On the other hand, FBR Focus (NASDAQ:FBRVX - News) and Akre Focus (NASDAQ:AKRIX - News) have also struggled recently, despite having essentially no tech exposure. (The latter fund is run by Chuck Akre, who managed FBR Focus until leaving in 2009 to start his own firm.) These funds invest in quality growth stocks with high returns on capital, and their portfolios are currently dominated by consumer cyclical and financial stocks that should do well in a periods of slow growth. That hasn't been a good place to be for most of 2011, so the funds have lagged, though FBR Focus has an excellent long-term track record.

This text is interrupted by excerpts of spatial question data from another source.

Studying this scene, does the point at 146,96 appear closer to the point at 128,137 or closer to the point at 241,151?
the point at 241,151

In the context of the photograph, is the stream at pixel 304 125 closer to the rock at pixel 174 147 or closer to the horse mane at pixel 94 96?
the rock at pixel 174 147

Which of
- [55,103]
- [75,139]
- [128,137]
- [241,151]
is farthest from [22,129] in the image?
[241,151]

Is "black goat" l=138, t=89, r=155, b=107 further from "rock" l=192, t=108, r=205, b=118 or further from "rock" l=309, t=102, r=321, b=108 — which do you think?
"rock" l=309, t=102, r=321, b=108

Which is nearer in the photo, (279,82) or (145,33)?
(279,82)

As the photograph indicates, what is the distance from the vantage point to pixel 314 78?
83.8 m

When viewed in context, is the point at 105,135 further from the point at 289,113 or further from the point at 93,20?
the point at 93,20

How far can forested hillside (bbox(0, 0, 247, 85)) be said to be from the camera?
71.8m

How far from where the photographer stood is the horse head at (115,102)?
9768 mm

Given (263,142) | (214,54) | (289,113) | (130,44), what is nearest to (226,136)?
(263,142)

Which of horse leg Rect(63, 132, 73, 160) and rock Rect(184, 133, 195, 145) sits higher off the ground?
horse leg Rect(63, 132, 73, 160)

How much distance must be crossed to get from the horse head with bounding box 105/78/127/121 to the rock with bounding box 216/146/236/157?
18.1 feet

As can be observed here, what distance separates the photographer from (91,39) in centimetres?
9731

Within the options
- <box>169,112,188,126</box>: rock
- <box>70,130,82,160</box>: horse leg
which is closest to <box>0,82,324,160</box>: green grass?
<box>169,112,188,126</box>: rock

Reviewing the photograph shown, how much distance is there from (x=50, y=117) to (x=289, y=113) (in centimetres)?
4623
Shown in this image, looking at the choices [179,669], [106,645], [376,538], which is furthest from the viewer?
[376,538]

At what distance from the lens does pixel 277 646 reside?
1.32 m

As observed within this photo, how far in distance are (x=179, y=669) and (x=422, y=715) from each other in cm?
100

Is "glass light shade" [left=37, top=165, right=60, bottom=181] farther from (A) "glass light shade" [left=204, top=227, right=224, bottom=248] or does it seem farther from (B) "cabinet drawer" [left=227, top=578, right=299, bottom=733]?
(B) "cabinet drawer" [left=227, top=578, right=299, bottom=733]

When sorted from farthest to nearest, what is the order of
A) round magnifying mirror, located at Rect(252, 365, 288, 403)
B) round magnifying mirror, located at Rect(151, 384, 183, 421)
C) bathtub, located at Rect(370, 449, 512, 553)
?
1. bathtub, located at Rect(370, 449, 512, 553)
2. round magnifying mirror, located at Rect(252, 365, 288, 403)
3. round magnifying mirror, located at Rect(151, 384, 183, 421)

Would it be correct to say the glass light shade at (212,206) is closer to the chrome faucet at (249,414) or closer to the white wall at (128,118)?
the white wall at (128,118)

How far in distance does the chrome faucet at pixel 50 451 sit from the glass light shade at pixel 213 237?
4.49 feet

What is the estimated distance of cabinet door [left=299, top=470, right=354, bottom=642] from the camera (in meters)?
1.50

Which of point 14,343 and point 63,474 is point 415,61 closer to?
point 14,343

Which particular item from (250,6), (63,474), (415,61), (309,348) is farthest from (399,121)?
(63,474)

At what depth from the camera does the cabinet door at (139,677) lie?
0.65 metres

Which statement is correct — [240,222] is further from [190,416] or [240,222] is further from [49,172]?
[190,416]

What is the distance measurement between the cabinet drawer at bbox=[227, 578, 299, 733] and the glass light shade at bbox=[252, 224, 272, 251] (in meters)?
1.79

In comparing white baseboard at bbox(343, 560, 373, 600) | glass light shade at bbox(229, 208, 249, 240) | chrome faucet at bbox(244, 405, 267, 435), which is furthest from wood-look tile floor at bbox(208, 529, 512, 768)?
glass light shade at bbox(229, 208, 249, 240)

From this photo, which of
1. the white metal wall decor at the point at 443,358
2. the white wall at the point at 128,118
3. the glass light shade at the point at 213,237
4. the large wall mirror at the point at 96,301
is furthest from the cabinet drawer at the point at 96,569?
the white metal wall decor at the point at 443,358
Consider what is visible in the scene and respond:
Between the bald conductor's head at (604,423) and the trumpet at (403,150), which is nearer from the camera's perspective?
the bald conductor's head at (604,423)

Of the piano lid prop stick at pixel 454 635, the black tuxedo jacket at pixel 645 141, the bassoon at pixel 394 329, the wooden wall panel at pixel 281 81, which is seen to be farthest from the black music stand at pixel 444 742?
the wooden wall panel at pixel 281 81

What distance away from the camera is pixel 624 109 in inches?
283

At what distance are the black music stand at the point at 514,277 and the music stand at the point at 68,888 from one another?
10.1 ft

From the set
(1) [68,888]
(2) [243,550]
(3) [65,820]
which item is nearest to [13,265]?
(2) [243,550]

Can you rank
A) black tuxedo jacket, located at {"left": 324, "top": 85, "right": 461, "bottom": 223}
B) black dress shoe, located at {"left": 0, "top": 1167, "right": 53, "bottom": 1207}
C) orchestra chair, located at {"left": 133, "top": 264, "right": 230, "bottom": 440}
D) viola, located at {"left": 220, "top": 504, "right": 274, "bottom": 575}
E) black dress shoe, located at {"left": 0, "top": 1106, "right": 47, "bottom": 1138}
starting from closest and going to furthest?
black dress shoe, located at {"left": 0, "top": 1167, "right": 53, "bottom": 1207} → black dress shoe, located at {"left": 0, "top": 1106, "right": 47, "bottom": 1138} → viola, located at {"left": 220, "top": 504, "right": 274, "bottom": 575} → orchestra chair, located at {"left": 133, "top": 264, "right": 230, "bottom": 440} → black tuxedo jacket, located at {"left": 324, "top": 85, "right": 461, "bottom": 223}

Finally, there are the three value funds on the list, all of them concentrated contrarian funds with great long-term records. Yacktman (NASDAQ:YACKX - News) and Yacktman Focused (NASDAQ:YAFFX - News), run by father-and-son team Don and Stephen Yacktman and Jason Subotky, hold stocks the managers consider cheap, mostly (but not exclusively) profitable, high-quality ones. These funds have often gone through stretches of underperformance in the past, but they've done very well this year despite their lack of commodity exposure, thanks to diversified portfolios that are heaviest in consumer-oriented stocks.
It's a very different story for the $18 billion Fairholme (NASDAQ:FAIRX - News) fund, run by former Morningstar Domestic-Stock Fund Manager of the Year (and Fund Manager of the Decade) Bruce Berkowitz. It has consistently been one of the best-performing large-value funds over the past decade, thanks to Berkowitz's boldly contrarian style, but in 2011 it has badly lagged its peers. As Kevin McDevitt explained in this recent video report, Fairholme's terrible 2011 results have come mainly from its financial holdings, which make up 90% of the fund's equity exposure and include such recent laggards as AIG (NYSE:AIG - News). Such periods of underperformance are an inevitable hazard for concentrated funds like Fairholme, and it's surprising that Berkowitz has managed to avoid them for so long.
Avoiding commodities has generally not been a good move this year, though some funds (including the Yacktman funds and Fidelity OTC (NASDAQ:FOCPX - News)) have been able to put up topnotch returns anyway. If commodity prices continue to fall, as they've started to do (and as they did in the second half of 2008 after a similar runup), then a lack of exposure could turn into a net positive. In any case, it's not a good idea to worry too much about such short-term issues when evaluating funds; the really good ones are worth owning despite the occasional bumps in the road.
David Kathman, CFA does not own shares in any of the securities mentioned above.